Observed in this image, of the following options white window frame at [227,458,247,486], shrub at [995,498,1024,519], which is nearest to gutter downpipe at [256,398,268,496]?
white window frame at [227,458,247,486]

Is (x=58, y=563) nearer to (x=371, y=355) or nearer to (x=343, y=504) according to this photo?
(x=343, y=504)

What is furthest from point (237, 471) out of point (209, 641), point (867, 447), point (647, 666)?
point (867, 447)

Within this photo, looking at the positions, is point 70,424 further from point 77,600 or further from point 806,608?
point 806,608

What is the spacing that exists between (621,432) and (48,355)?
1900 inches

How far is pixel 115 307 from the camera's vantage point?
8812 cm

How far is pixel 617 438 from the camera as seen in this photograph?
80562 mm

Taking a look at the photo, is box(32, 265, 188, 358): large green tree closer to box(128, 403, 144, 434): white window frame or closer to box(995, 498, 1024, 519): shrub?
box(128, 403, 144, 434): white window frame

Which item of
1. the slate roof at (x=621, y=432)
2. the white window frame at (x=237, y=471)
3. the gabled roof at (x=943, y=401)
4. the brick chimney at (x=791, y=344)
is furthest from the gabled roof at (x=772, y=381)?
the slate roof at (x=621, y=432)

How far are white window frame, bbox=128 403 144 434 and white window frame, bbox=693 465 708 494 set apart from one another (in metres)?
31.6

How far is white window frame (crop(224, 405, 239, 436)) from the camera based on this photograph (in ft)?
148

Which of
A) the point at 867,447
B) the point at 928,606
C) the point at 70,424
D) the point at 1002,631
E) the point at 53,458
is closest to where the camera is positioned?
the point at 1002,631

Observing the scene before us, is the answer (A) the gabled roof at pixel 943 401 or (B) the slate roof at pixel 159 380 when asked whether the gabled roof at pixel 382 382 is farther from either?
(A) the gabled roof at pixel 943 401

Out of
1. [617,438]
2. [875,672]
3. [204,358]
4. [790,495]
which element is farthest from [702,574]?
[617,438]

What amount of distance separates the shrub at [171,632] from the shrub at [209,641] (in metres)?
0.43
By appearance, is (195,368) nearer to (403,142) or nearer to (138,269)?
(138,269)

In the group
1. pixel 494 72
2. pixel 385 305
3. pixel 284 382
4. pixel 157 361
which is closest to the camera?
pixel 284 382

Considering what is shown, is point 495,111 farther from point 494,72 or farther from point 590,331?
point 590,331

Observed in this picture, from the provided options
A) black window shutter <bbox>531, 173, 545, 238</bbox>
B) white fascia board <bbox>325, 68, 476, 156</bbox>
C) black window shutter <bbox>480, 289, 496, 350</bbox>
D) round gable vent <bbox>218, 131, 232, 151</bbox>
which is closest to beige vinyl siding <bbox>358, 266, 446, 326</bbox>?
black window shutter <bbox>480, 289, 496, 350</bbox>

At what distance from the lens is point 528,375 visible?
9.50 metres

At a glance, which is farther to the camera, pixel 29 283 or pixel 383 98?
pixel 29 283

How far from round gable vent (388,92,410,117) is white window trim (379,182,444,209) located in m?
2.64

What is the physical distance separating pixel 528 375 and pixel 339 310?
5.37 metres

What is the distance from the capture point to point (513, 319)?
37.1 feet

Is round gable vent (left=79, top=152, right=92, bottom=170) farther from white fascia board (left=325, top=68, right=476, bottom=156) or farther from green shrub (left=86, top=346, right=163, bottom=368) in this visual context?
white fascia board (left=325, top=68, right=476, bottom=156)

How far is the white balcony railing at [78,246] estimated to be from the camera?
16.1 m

○ ○ ○ ○

Copy out the material word for word, starting with the line containing "Is round gable" and continuing through its final line, with both ends included.

■ FINISHED TASK
Is round gable vent (left=79, top=152, right=92, bottom=170) farther from white fascia board (left=325, top=68, right=476, bottom=156) or farther from green shrub (left=86, top=346, right=163, bottom=368) in this visual context?
white fascia board (left=325, top=68, right=476, bottom=156)

How far is the white balcony railing at [78,246] estimated to be from the camera?
16.1 m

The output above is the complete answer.